人生100年時代、初めて迎える超高齢社会を突如襲ったコロナ禍に、暗澹たる気持ちで過ごしている人も多いのではないか。翻って、『還暦からの底力 歴史・人・旅に学ぶ生き方』(講談社現代新書)の著者で、立命館アジア太平洋大学(APU)学長の出口治明さん(72才)と、『70才のたしなみ』(小学館)の著者で、昭和女子大学理事長・総長の坂東眞理子さん(73才)は意気軒昂だ。2人は同世代で、ともに異分野から大学の学長、総長になり、後半生の生き方を説いた著書は現在20万部を超えるベストセラーになっている。コロナに心を押し潰されずパワフルに生きる2人が、コロナ禍の大学のあり方に関して語り合った。

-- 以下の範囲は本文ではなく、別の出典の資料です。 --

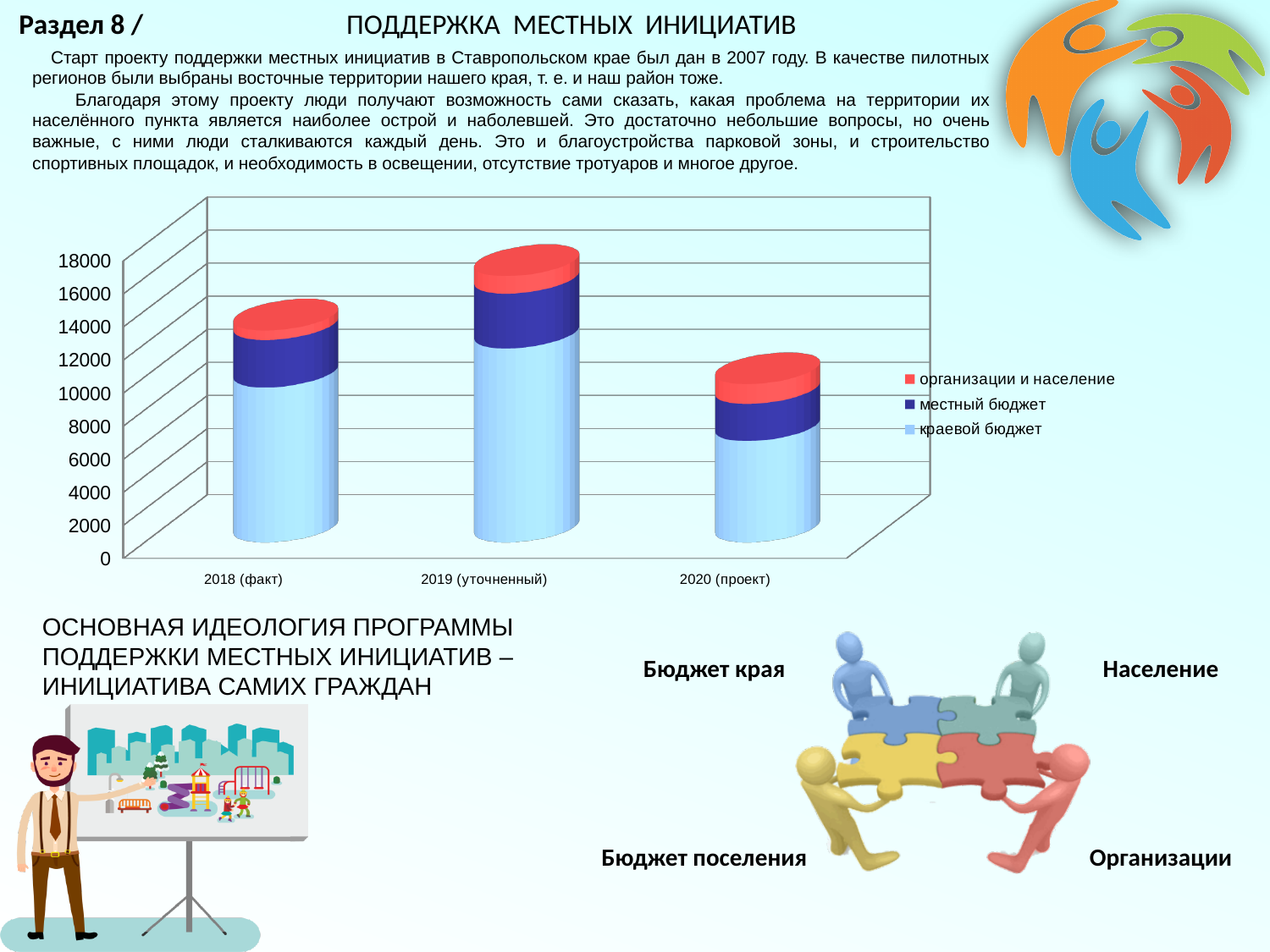
How many categories are shown on the x axis of the chart? 3 Is the total value for 2020 (проект) greater or less than 14000? less Which total bar is larger, 2018 (факт) or 2020 (проект)? 2018 (факт) Do the total bar values rise or fall from 2019 (уточненный) to 2020 (проект)? fall Is the total value for 2019 (уточненный) greater or less than 14000? greater Which series is shown in red in the chart legend? организации и население How many series does the chart legend list? 3 Which category has the lowest total bar in the chart? 2020 (проект) What kind of chart is shown on the slide? stacked bar chart Is the краевой бюджет value for 2019 (уточненный) greater or less than 10000? greater Which category has the highest total bar in the chart? 2019 (уточненный)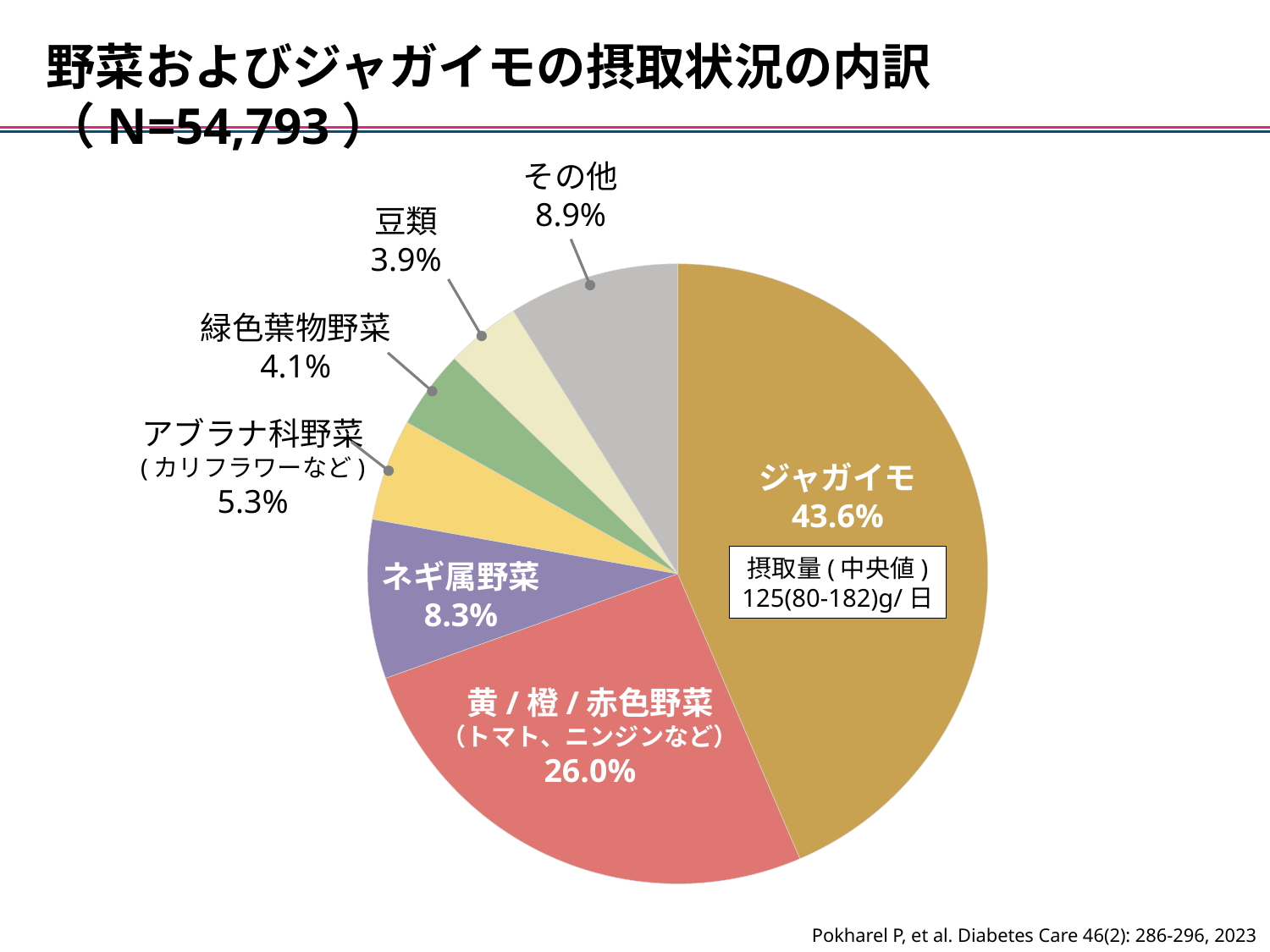
What is the value shown for 黄/橙/赤色野菜 (トマト、ニンジンなど)? 26.0% What is the value shown for その他? 8.9% What type of chart is shown on the slide? Pie chart What share of the pie does ジャガイモ account for? 43.6% What is the value shown for 豆類? 3.9% Which category has the smallest slice of the pie? 豆類 What is the value shown for 緑色葉物野菜? 4.1% What is the value shown for アブラナ科野菜 (カリフラワーなど)? 5.3% What is the value shown for ネギ属野菜? 8.3% How many categories are shown in the pie chart? 7 Which category has the largest slice of the pie? ジャガイモ What is the difference between the shares of ジャガイモ and 黄/橙/赤色野菜? 17.6%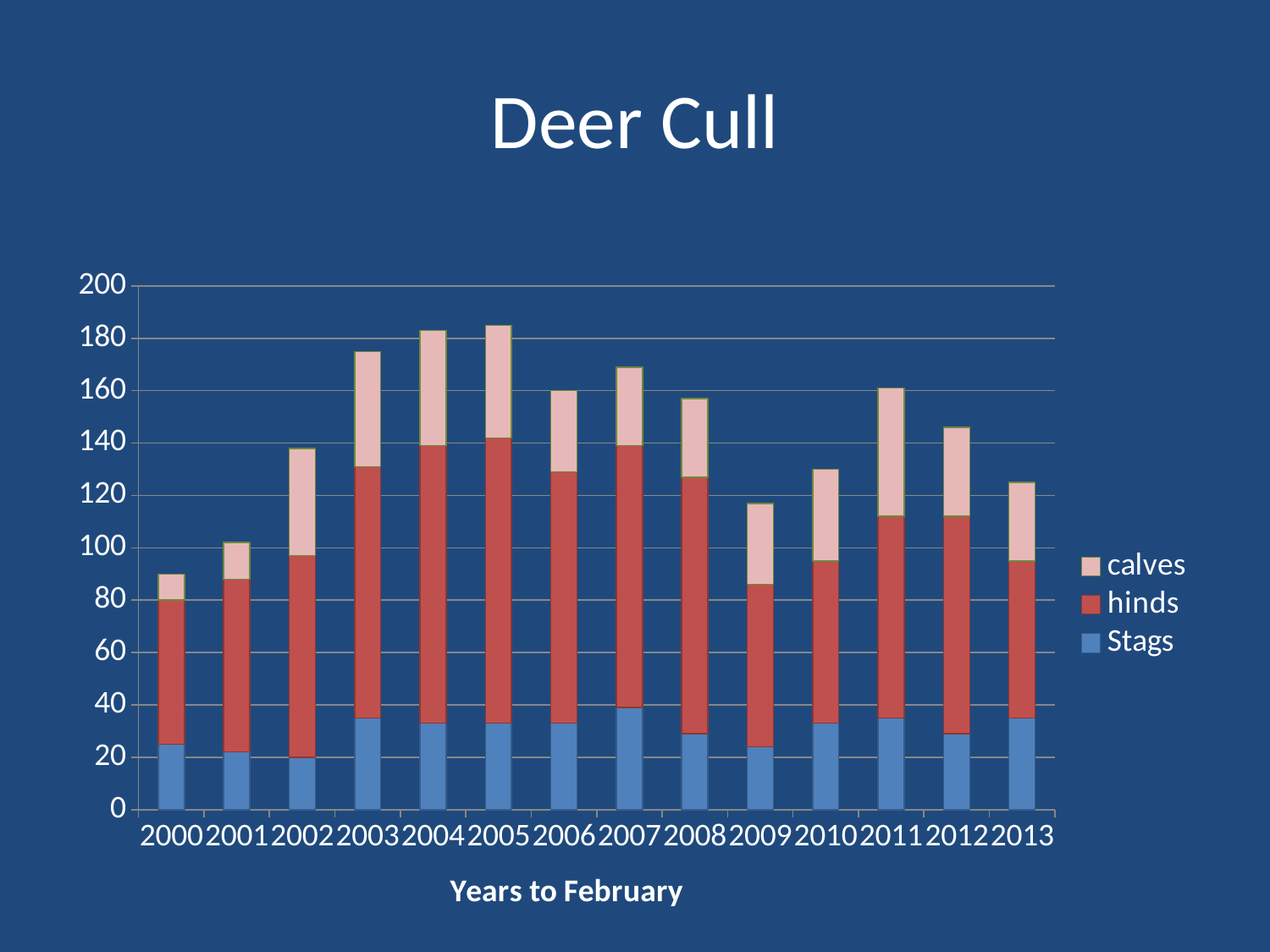
How many years are shown along the x axis? 14 Which year has the lowest total deer cull? 2000 Is the Stags value for 2007 greater or less than 20? greater Is the total deer cull for 2000 greater or less than 100? less Which year has the larger total deer cull, 2002 or 2003? 2003 Is the total deer cull for 2010 greater or less than 140? less Do the total deer cull values rise or fall from 2005 to 2009? fall What is the title of the x axis? Years to February Which year has the larger total deer cull, 2009 or 2010? 2010 How many series does the legend list? 3 What kind of chart is shown on the slide? Stacked bar chart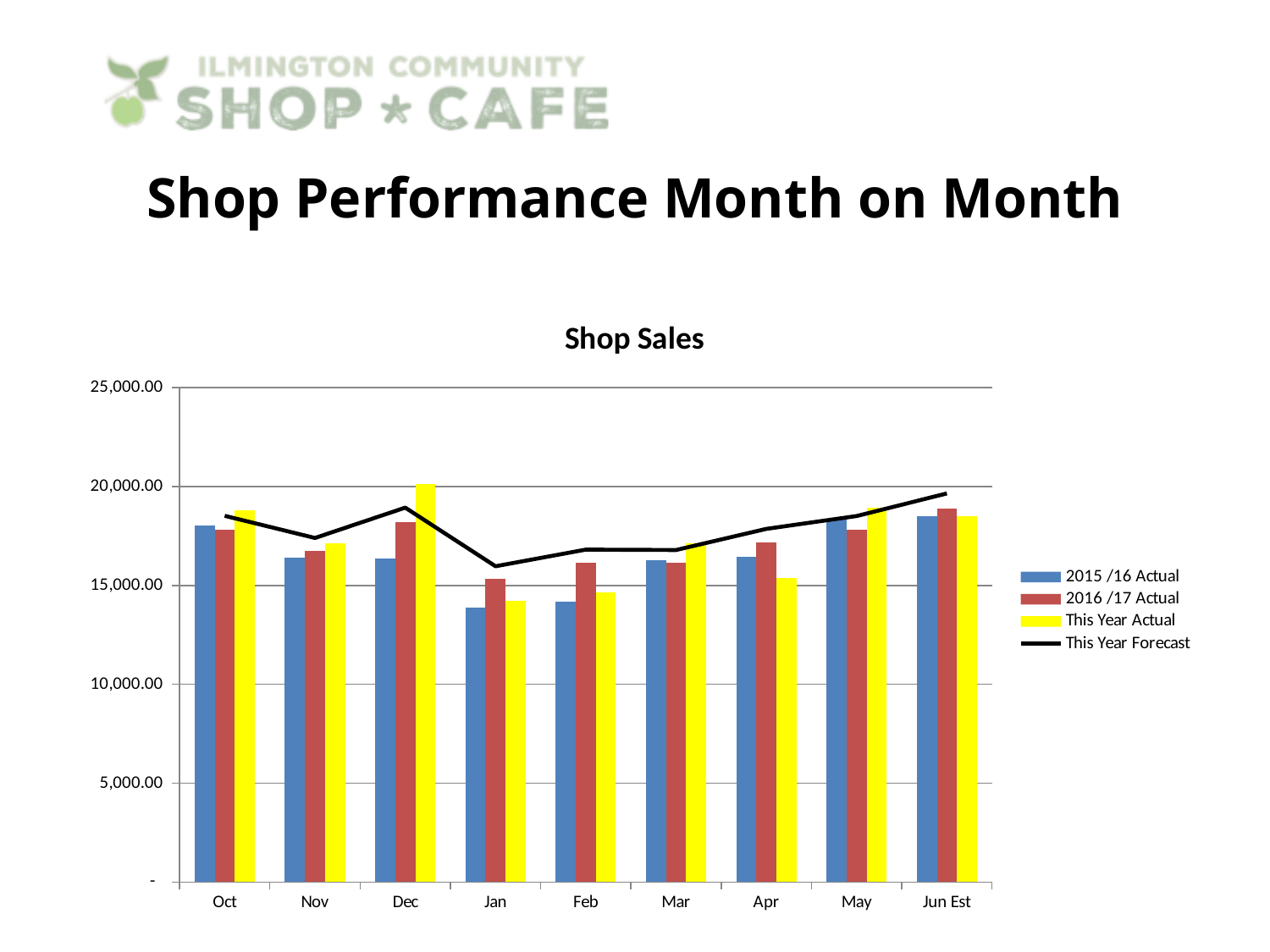
For Jan, which is larger: the 2016 /17 Actual value or the This Year Actual value? 2016 /17 Actual What is the title of the chart on the slide? Shop Sales In which month is the This Year Actual value highest? Dec How many series does the legend of the Shop Sales chart list? 4 Does the This Year Actual value rise or fall from Dec to Jan? fall Is the This Year Forecast value for Jun Est greater or less than 15,000.00? greater What kind of chart is shown on the slide? bar chart with a line series How many months (categories) are shown on the x axis of the Shop Sales chart? 9 In which month is the 2015 /16 Actual value lowest? Jan Is the 2015 /16 Actual value for Oct greater or less than 15,000.00? greater For Dec, which is larger: the This Year Actual value or the 2015 /16 Actual value? This Year Actual Is the This Year Actual value for Jan greater or less than 15,000.00? less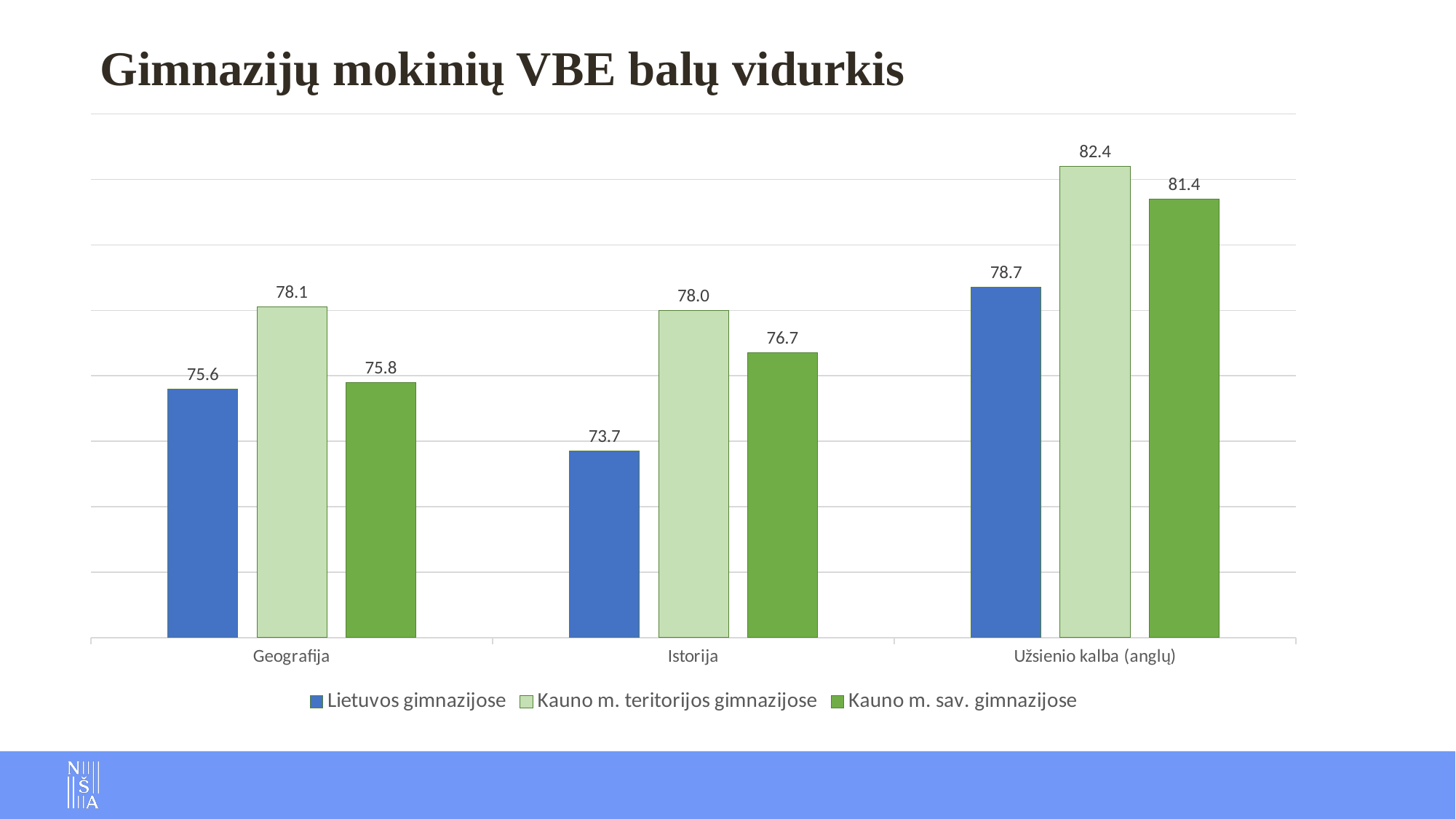
In the Geografija category, which is larger: Kauno m. teritorijos gimnazijose or Kauno m. sav. gimnazijose? Kauno m. teritorijos gimnazijose What is the value for Lietuvos gimnazijose in the Geografija category? 75.6 What is the value for Kauno m. sav. gimnazijose in the Užsienio kalba (anglų) category? 81.4 How many series does the legend list? 3 What is the value for Kauno m. teritorijos gimnazijose in the Istorija category? 78.0 What is the difference between Kauno m. teritorijos gimnazijose and Lietuvos gimnazijose in the Istorija category? 4.3 What is the difference between Kauno m. teritorijos gimnazijose and Kauno m. sav. gimnazijose in the Užsienio kalba (anglų) category? 1.0 How many categories are shown on the x axis? 3 What kind of chart is shown on the slide? Bar chart Which category has the lowest value for Lietuvos gimnazijose? Istorija Which category has the highest value for Kauno m. teritorijos gimnazijose? Užsienio kalba (anglų) What is the title of the chart? Gimnazijų mokinių VBE balų vidurkis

坂東:新型コロナウイルスの流行は1月頃には想像もつきませんでしたが、あれよあれよという間に世の中が様変わりしてしまいました。昭和女子大学は創立100周年のアニバーサリーイヤーで様々な計画がありましたが、すべて見直しです。
出口:APUも今年は開学20周年ですが、やはり計画を端から見直して、来年に繰り延べました。
坂東:とても残念でしたが、愚痴を言っても仕方がない。この環境で自分たちは何ができるのか頭を働かせて実行するしかありません。考えてみたらコロナに限らず、そもそも人生は予期せぬ出来事の連続です。想定外の局面で自分がどれだけベストを尽くせるか――それこそ出口先生のおっしゃる“底力”であり、力量の見せ所なのだと感じます。
出口:同感です。ぼくはコロナは自然災害と捉えています。つまり、人間にコントロールできないものが来てしまった以上はあきらめるしかないと。台風と同じですよ。なんでこんな世の中になったのかとクヨクヨせずに現実を受け入れて、どう対応するかを前向きに考えるべきです。
坂東:「私の日頃の行いが悪いからこんなことになってしまったんだわ」なんて悲観しない、と(笑い)。